→ Challenge: Extract every line of text from the material below, reproducing each one word for word and omitting all pictures from your answer.

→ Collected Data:
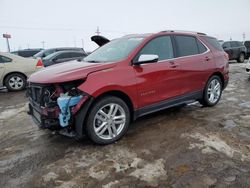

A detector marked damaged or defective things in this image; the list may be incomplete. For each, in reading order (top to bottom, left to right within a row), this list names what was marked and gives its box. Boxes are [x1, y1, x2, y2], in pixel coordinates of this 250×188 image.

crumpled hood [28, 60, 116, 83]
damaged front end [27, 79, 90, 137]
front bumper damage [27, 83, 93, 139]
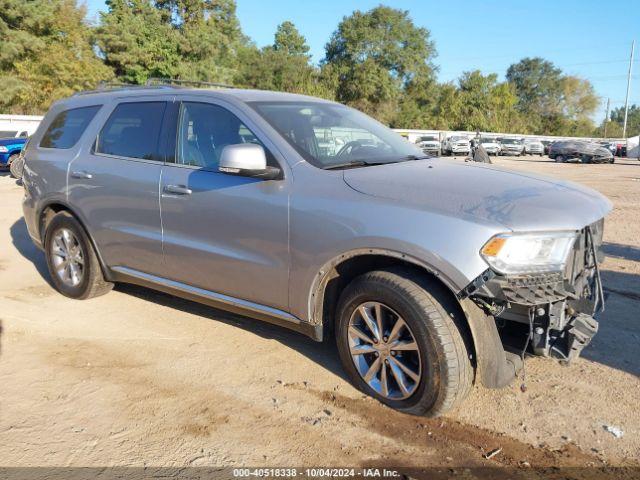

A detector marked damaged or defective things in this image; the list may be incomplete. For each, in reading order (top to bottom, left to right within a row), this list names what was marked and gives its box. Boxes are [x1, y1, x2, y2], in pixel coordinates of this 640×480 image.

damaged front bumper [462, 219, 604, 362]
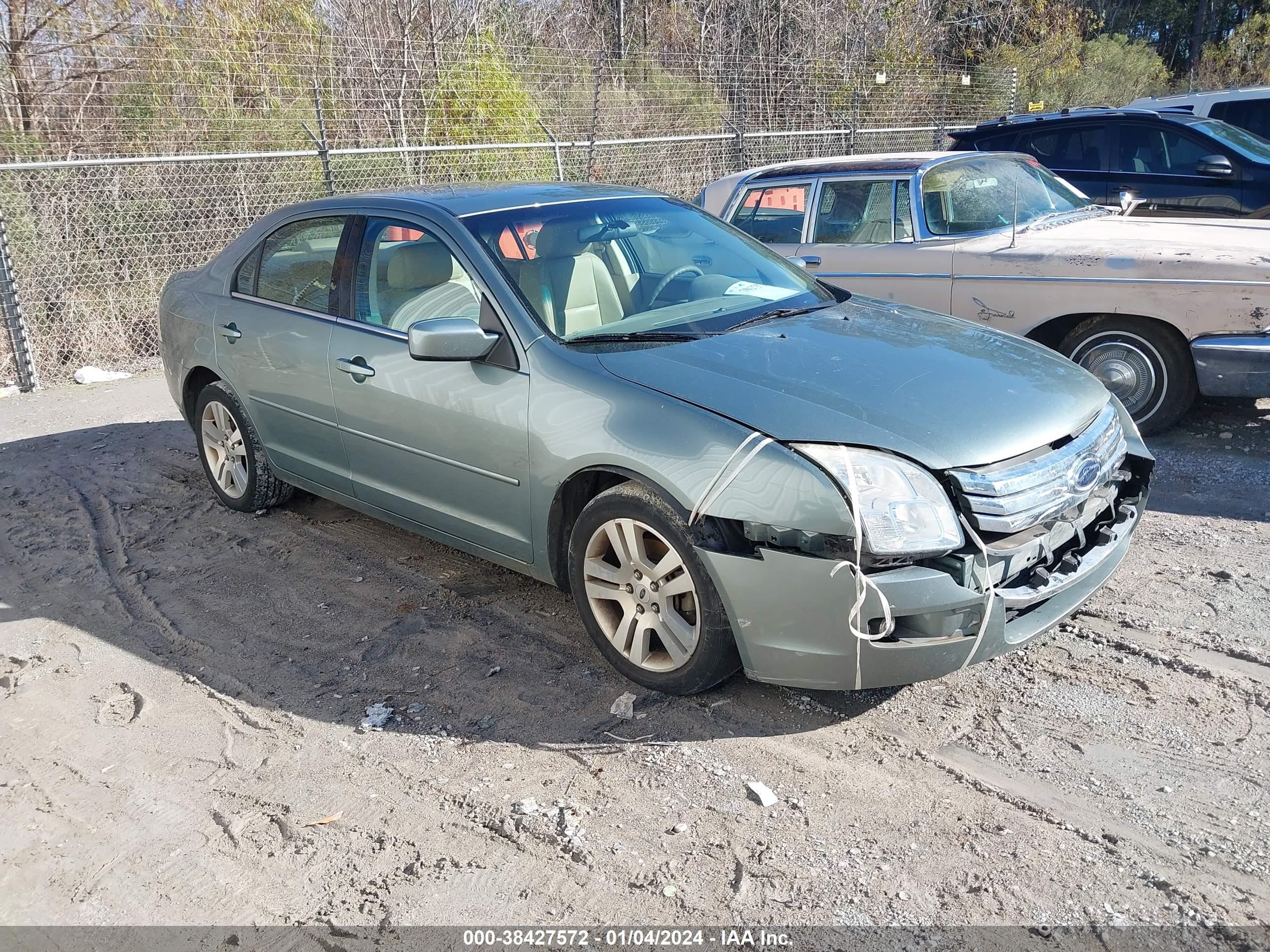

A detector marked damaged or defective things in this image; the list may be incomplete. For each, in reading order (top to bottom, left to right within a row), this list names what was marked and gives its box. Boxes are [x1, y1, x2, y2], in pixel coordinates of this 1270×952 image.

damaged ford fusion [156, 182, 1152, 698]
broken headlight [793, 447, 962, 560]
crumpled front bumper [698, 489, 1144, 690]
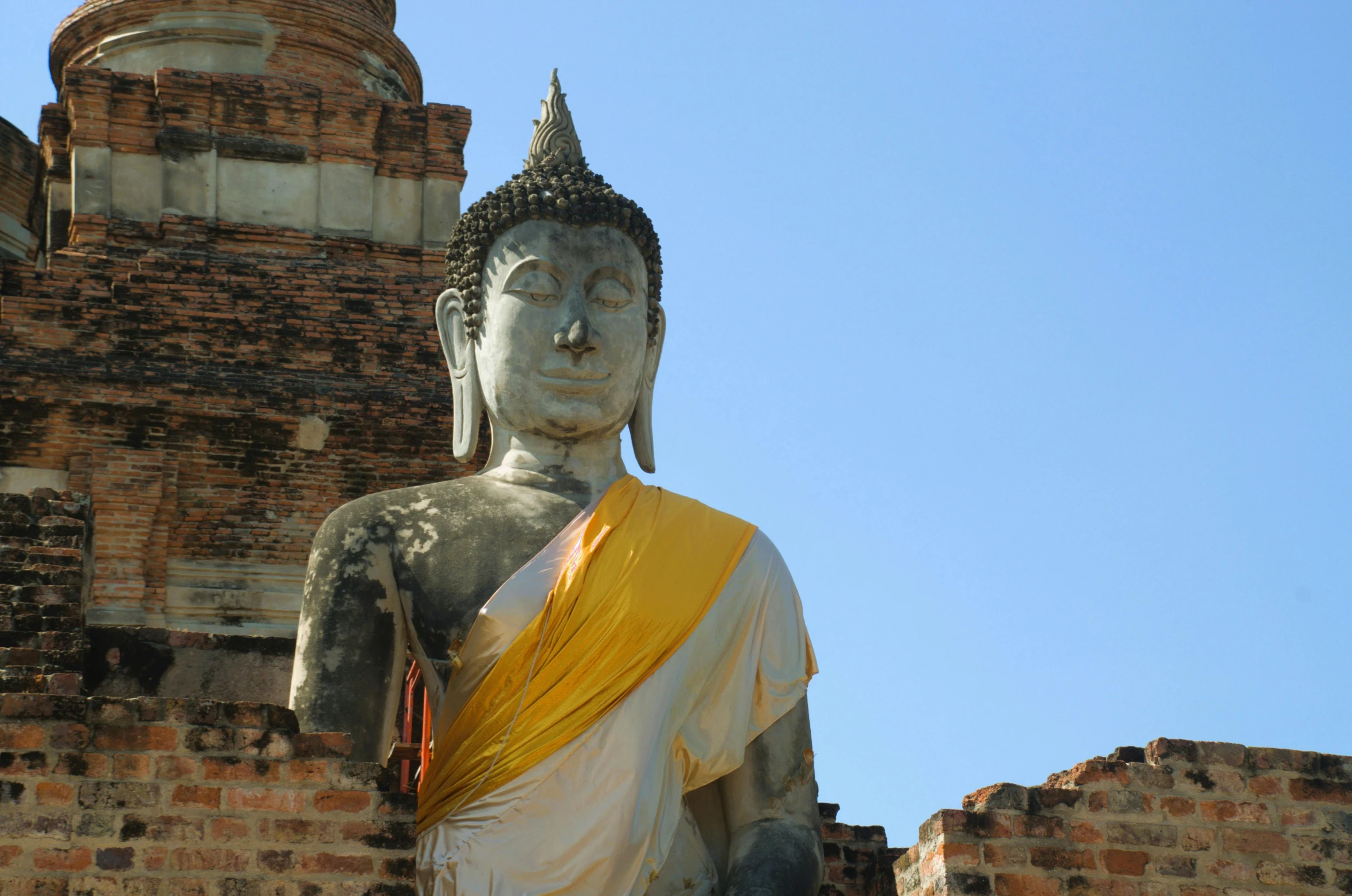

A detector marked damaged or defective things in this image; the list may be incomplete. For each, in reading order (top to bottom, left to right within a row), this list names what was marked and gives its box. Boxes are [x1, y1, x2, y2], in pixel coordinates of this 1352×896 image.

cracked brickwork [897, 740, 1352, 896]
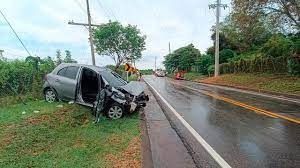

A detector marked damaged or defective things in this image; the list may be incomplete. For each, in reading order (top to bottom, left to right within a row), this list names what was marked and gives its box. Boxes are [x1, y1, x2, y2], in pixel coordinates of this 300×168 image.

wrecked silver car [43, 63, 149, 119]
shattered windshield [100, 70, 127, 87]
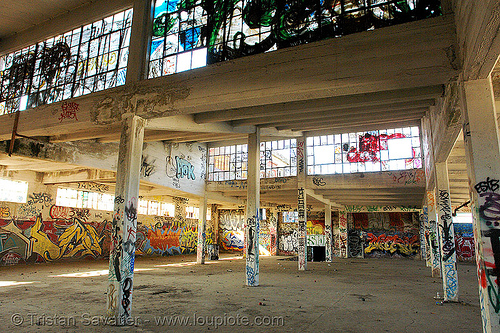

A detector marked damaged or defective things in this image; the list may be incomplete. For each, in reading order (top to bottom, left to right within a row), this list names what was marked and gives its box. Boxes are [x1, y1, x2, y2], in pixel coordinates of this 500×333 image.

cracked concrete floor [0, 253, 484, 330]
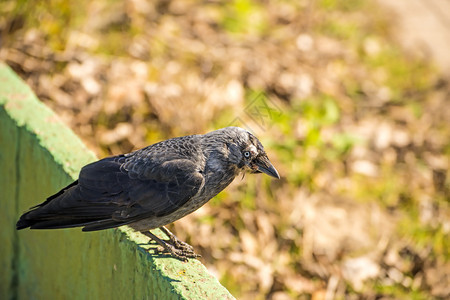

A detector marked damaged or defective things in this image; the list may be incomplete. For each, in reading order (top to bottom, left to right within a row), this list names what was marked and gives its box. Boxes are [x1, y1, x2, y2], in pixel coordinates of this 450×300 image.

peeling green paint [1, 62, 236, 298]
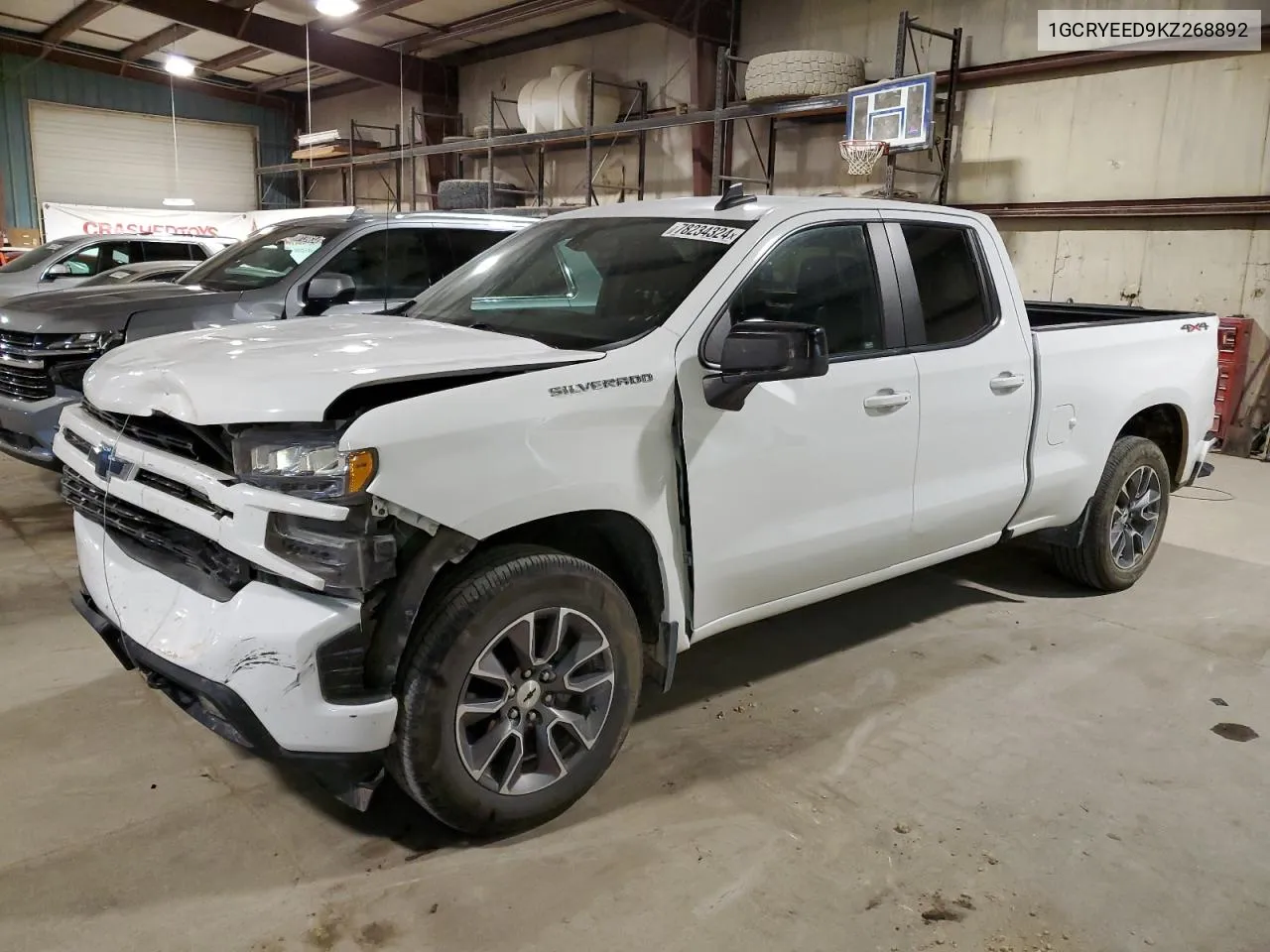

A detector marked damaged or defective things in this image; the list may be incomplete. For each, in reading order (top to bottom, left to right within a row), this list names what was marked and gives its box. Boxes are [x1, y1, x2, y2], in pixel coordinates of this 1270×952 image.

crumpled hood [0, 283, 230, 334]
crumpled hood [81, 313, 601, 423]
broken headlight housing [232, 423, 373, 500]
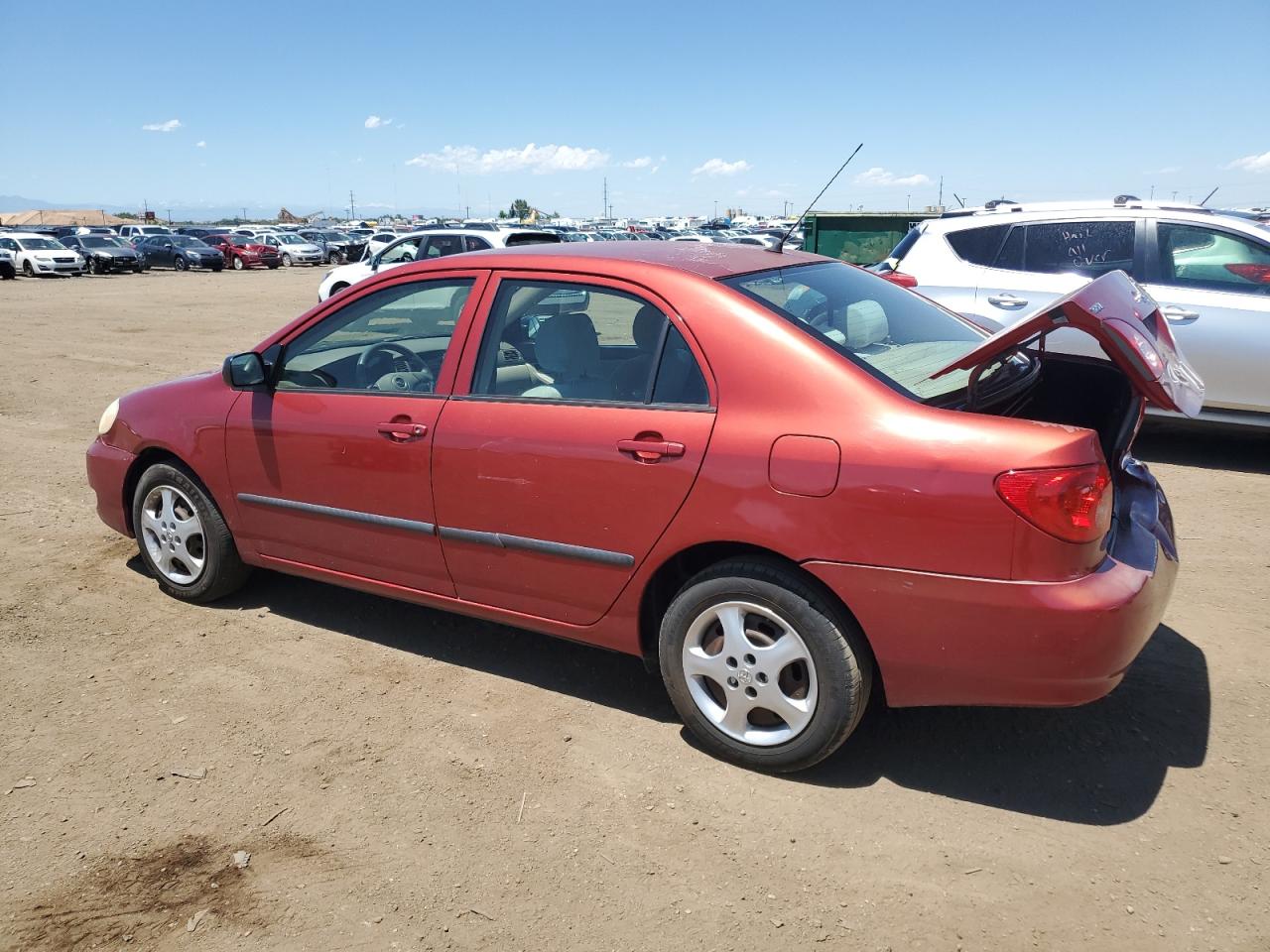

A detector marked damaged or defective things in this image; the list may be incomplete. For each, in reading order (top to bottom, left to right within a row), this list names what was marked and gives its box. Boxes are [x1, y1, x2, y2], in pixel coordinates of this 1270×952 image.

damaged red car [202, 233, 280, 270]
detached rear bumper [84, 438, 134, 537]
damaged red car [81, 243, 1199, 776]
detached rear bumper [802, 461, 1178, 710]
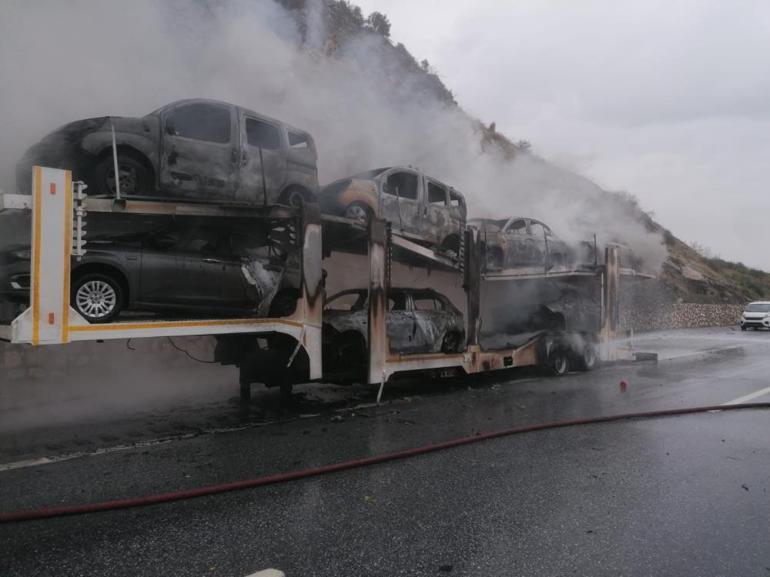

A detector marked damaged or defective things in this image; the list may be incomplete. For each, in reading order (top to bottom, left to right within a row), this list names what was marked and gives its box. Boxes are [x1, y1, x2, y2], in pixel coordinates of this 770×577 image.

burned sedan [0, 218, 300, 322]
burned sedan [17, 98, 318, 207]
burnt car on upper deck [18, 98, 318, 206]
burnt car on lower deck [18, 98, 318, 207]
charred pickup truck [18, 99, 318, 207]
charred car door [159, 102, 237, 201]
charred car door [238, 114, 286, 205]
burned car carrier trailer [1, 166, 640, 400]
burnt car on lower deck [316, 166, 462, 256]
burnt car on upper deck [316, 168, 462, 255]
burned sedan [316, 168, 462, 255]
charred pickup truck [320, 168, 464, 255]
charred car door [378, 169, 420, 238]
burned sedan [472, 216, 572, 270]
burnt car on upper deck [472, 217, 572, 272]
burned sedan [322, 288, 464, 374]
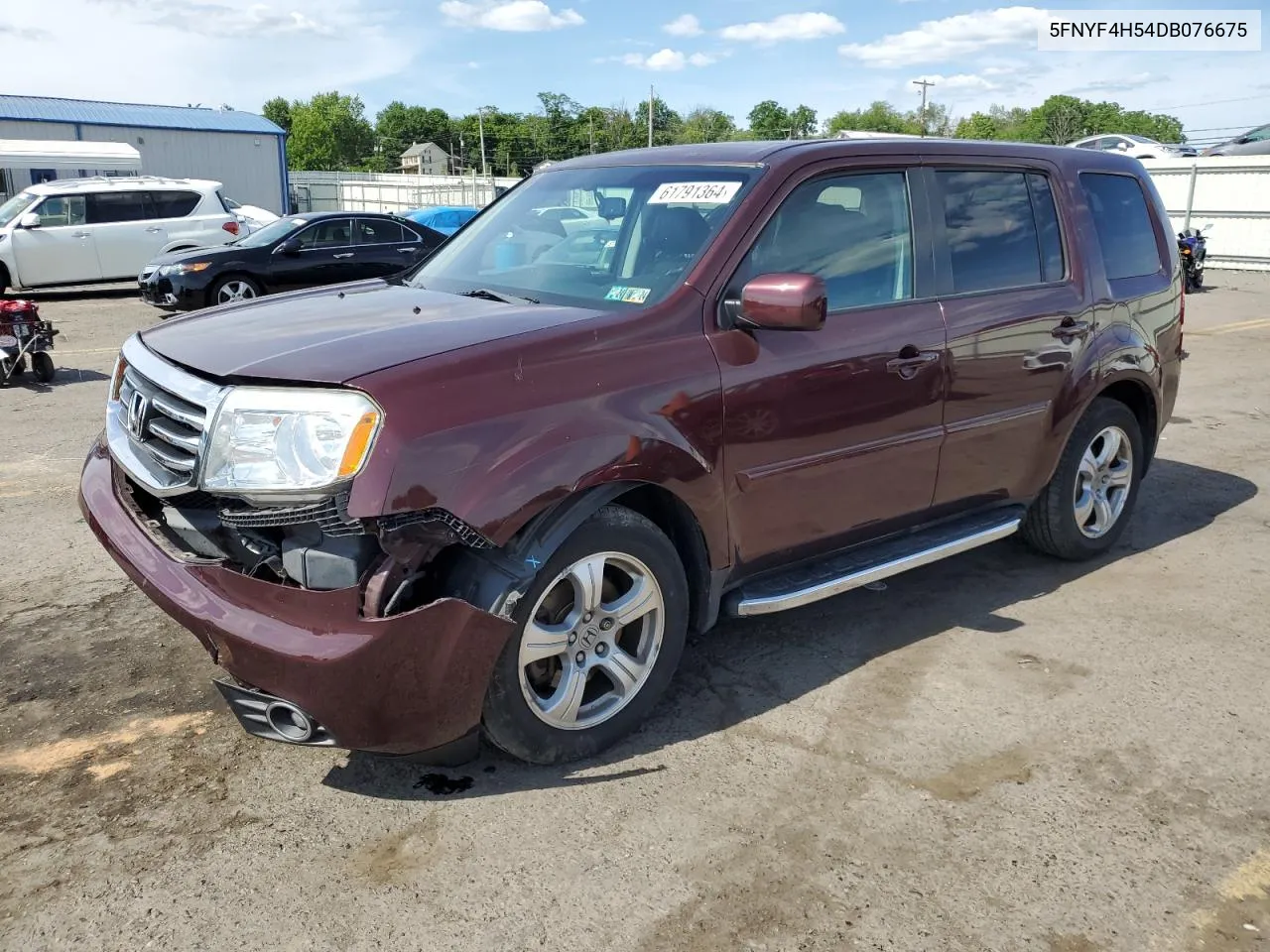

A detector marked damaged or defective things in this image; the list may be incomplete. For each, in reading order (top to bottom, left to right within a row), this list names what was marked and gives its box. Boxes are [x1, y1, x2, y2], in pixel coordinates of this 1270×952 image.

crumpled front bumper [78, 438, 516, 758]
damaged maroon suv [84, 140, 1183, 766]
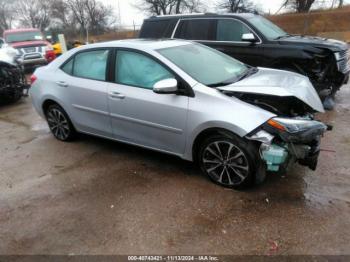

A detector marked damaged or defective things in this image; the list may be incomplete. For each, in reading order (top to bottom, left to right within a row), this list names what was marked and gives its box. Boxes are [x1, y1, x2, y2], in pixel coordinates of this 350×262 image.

→ Finished answer:
A detector marked damaged or defective things in this image; the list may be incomplete. For each, in reading order (top to bottom, left to right within a row), this list names what was marked and gives its box. Boxes are [x1, y1, x2, y2], in pixel coordinates of this 250×188 image.

crumpled hood [28, 60, 116, 83]
damaged front end [27, 79, 90, 137]
front bumper damage [27, 83, 93, 139]

A detector marked damaged or defective things in this image; the list may be incomplete. For each, in reading order (top to bottom, left to right within a row), this list names what was marked and gives its box. Boxes are [x1, y1, x2, y2], in pixel coordinates of this 640×480 image.

damaged front bumper [462, 219, 604, 362]

A detector marked damaged or defective things in this image; the list may be incomplete. For each, in reading order (top to bottom, left to right within a row), this list names what was marked and gives its box. Boxes are [x1, y1, x2, y2], in pixel coordinates of this 1270×952 image.

damaged ford fusion [156, 182, 1152, 698]
broken headlight [793, 447, 962, 560]
crumpled front bumper [698, 489, 1144, 690]

A detector marked damaged or defective things in this image; the list may be incomplete. For each, in reading order (top to bottom, left to right within a row), this list names what was marked and gives its box. Boxes are [x1, y1, x2, y2], in pixel coordinates of this 1352×896 image.

cracked brickwork [897, 740, 1352, 896]

A detector marked damaged or defective things in this image; the list may be incomplete. For each, in reading order (top to bottom, left to right within a row), this list names what was marked and gives its box. Boxes are [x1, y1, x2, y2], in pixel coordinates of this 300×168 image.

wrecked silver car [43, 63, 149, 119]
shattered windshield [100, 70, 127, 87]

A detector marked damaged or defective things in this image; the list may be incomplete. For each, in reading order (top to bottom, left to right within a row), this list names what was marked and gives its box. Boxes are [x1, y1, x2, y2], in pixel coordinates of this 500×333 image.

cracked concrete floor [0, 253, 484, 330]

A detector marked damaged or defective things in this image; the list may be incomplete. For each, in reading order (top to bottom, left to right within a row), this list names what was marked and gives its box. Boxes are [x1, y1, x2, y2], in pixel coordinates of this 450×300 image.

peeling green paint [1, 62, 236, 298]

A detector marked damaged or defective things in this image; the list may be incomplete. For each, in reading order (top to bottom, left to right within a row), this list names what was marked and gives its box. Boxes are [x1, y1, x2, y2], in pixel coordinates of this 1270×952 image.

crumpled hood [0, 283, 230, 334]
crumpled hood [81, 313, 601, 423]
broken headlight housing [232, 423, 373, 500]

A detector marked damaged or defective things in this image; the list may be incomplete. For each, in reading order (top to bottom, left to right within a row), this list names what was marked and gives its box. Boxes are [x1, y1, x2, y2], in pixel coordinates of this 1270×952 image.

damaged red car [202, 233, 280, 270]
detached rear bumper [84, 438, 134, 537]
damaged red car [81, 243, 1199, 776]
detached rear bumper [802, 461, 1178, 710]

A detector marked damaged or defective things in this image; the list may be incomplete. For each, in reading order (top to bottom, left to right within a row), this list names what was marked and gives its box. Boxes are [x1, y1, x2, y2], in pixel coordinates of this 770×577 image.

burned sedan [0, 218, 300, 322]
burned sedan [17, 98, 318, 207]
burnt car on upper deck [18, 98, 318, 206]
burnt car on lower deck [18, 98, 318, 207]
charred pickup truck [18, 99, 318, 207]
charred car door [159, 102, 237, 201]
charred car door [238, 114, 286, 205]
burned car carrier trailer [1, 166, 640, 400]
burnt car on lower deck [316, 166, 462, 256]
burnt car on upper deck [316, 168, 462, 255]
burned sedan [316, 168, 462, 255]
charred pickup truck [320, 168, 464, 255]
charred car door [378, 169, 420, 238]
burned sedan [472, 216, 572, 270]
burnt car on upper deck [472, 217, 572, 272]
burned sedan [322, 288, 464, 374]

A detector marked damaged or defective things in this image; the list may be incomplete. For each, in reading order (top to bottom, left to right within a row), this list names what was marked and gives its box. Boxes are [x1, y1, x2, y2], in pixel coordinates of this 1270×952 image.

crumpled front bumper [78, 438, 516, 758]
damaged maroon suv [84, 140, 1183, 766]

A detector marked damaged or defective things in this image; the list may be incomplete. For each, in reading order (top to bottom, left to right within a row), this list names what was marked and gives its box. Boxes are [x1, y1, x2, y2], in pixel coordinates of this 350×262 image.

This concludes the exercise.